Document Type

Article

Publication Date

2008

Abstract

Despite its grounding in a specific and peculiar set of facts, the strict scrutiny mandate of Wisconsin v. Yoder (decided in 1972) has changed the constitutional landscape of custody cases - - and it has done so in a way that is unsound both as a matter of law and policy. Following Yoder, most courts require a showing of harm to the child, or a substantial threat of harm to the child, before placing any restrictions on exposure to a parent’s religious beliefs and practices. This harm standard leaves children in an untenable position when parents compete for “spiritual custody,” for the law can protect them only when the risk of harm is already substantial. Indeed, the bar is set so high that few courts have found circumstances that satisfy the harm standard. In this essay, I argue that a strict scrutiny standard has no place in spiritual custody cases. It is hardly consistent with the basic principle that the custody court’s paramount consideration is the best interests of the child. In fact, such a standard actually leaves the child unprotected from the very injuries deemed sufficient to justify judicial intervention in cases not involving religious matters.

Religious parenting rights enjoy immunity from customary family law considerations because such rights are not subject to the rule, stated most clearly and emphatically in Employment Division, Department of Human Resources of Oregon v. Smith, that application of a neutral, generally applicable law to religiously motivated conduct is not barred by the Free Exercise Clause. Spiritual custody cases implicate fundamental rights under both the Free Exercise Clause and the Due Process Clause of the Fourteenth Amendment; that is, they present a “hybrid situation,” a kind of case where, peculiarly, the whole is greater than the sum of its constitutional parts, and for which strict scrutiny is somehow warranted. (In other hybrid situations, the free exercise right is joined to a fundamental protection already subject to strict scrutiny. In religious parenting cases, the parenting right is not necessarily a fundamental one.) In Smith, the Court discussed the hybrid rights situation as an exception to general constitutional principles. But in the universe of religious parenting cases, the exception easily swallows the rule.

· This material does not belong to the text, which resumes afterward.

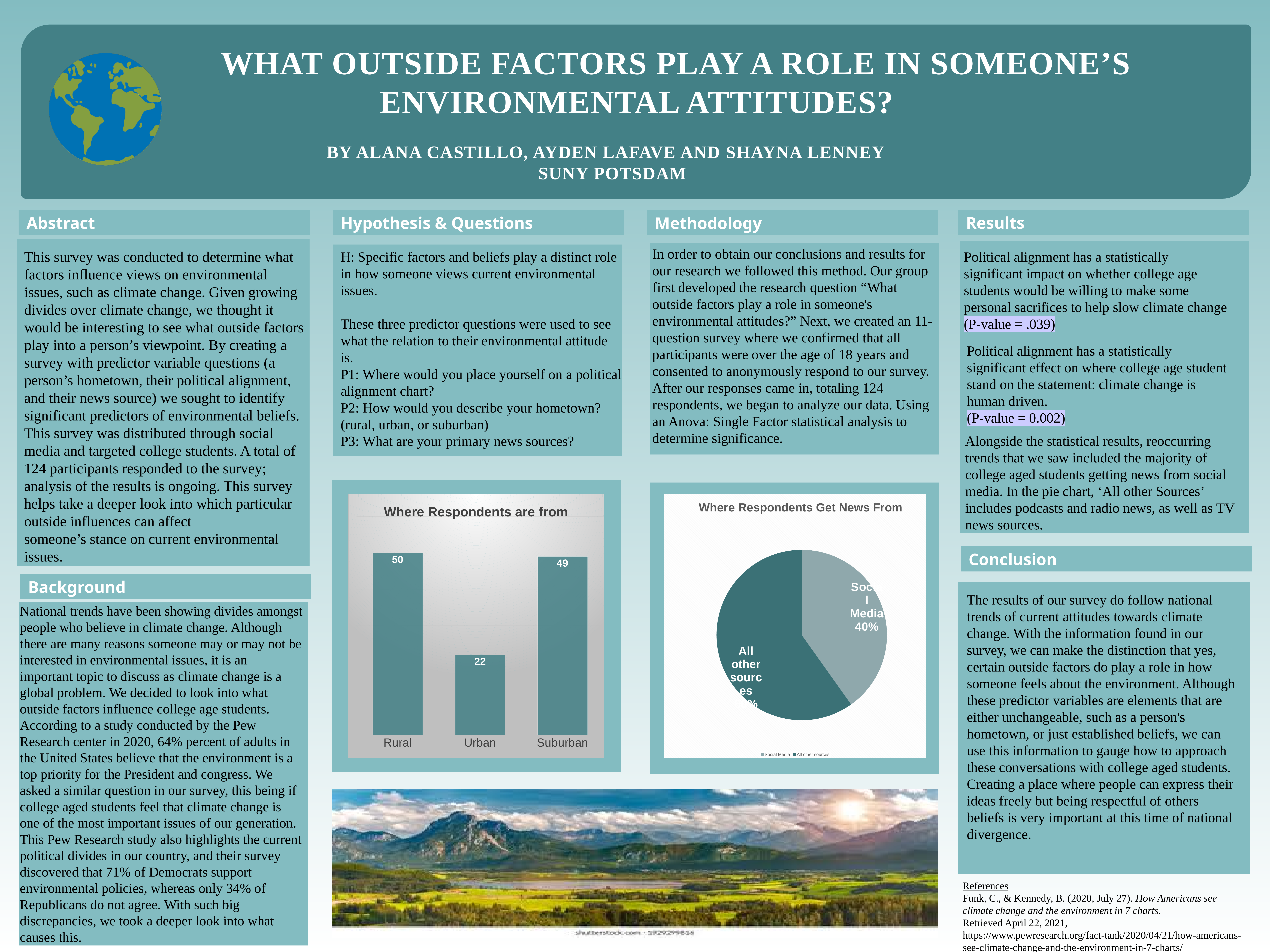
What kind of chart is 'Where Respondents Get News From'? Pie chart How many entries does the legend of the 'Where Respondents Get News From' chart list? 2 In the 'Where Respondents are from' chart, what is the value for Rural? 50 In the 'Where Respondents are from' chart, what is the value for Suburban? 49 How many categories are shown in the 'Where Respondents are from' chart? 3 In the 'Where Respondents are from' chart, which category has the lowest value? Urban In the 'Where Respondents are from' chart, which category has the highest value? Rural In the 'Where Respondents are from' chart, what is the value for Urban? 22 What kind of chart is 'Where Respondents are from'? Bar chart In the 'Where Respondents Get News From' chart, what share of respondents get news from Social Media? 40% In the 'Where Respondents are from' chart, what is the difference between the Rural and Urban values? 28 In the 'Where Respondents are from' chart, which is larger, the value for Suburban or the value for Urban? Suburban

Because such cases are hybrid by definition, strict scrutiny becomes the norm, and the result is the creation of a separate sphere of the law where the government’s ability to enforce generally applicable law (in spiritual custody cases, to consider the best interests of the child) is subject to an individual’s religious beliefs. In that sphere, the law grants the religiously motivated parent a special constitutional privilege greater than those awarded separately under the Free Exercise Clause or the Due Process Clause, a privilege that generally trumps any countervailing interests of the state or rights of the child.

In Part I, I examine how custody courts employ the hybrid rights doctrine, tracing how the idiosyncratic facts of Yoder encouraged the Supreme Court to abandon well established law governing the right of religious parenting and to formulate a strict scrutiny standard ill-adapted to the existential intricacies of family disputes. In Part II, I argue that the Yoder standard fails to protect the child from harms routinely addressed in cases involving only secular matters. More specifically, I am concerned with the issue of parental alienation, the (sometimes subtle, often not) ways in which one parent may seek to turn a child against the other parent. Sensitive to the need to nurture a child’s relationship with both parents, and averse to any behavior that causes alienation, custody courts commonly prohibit each parent from making disparaging remarks about the other, and they do so without subjecting such measures to the heightened scrutiny demanded by a showing of harm. Penalties for subverting this judicially mandated obligation of tolerance can be severe, including modification of custody arrangements. But toleration gives way to individual rights where disparagement is religiously motivated. The harms to the child do not change. Indeed, the kind of disparagement that bears the imprimatur of religious doctrine may be far more terrifying than a parent’s personal verbal rampages. What changes is the deference courts show to the parent’s claim of constitutional rights. Under the harm standard, most courts treat religious disparagement as though it were mere abstract advocacy, ignoring the coercive nature of religious beliefs (children are caught between competing moral commands) and the coercive familial context in which such speech occurs (children are caught between competing parental commands).

Judicial non-intervention amounts to little more than a way of not dealing with such cases - - or, at least, of not dealing with such cases until it is too late for the child. To honor its fiduciary obligation to the child, the court must be able to consider any practice that could affect the general welfare of the child and to insist upon an appropriate form of civil discourse when religious views diverge. Where exposure to intolerance is not in the best interests of the child, the welfare of the child requires that those responsible for their upbringing observe, or be made to observe, the boundaries of socially appropriate behavior. The duty to respect those with whom one disagrees is a civic obligation for which parents must prepare their children. It is the necessary concomitant of the parenting right. Religious belief should not absolve parents of this obligation, and disparagement born of religious conviction should not get a constitutional pass from judicial scrutiny.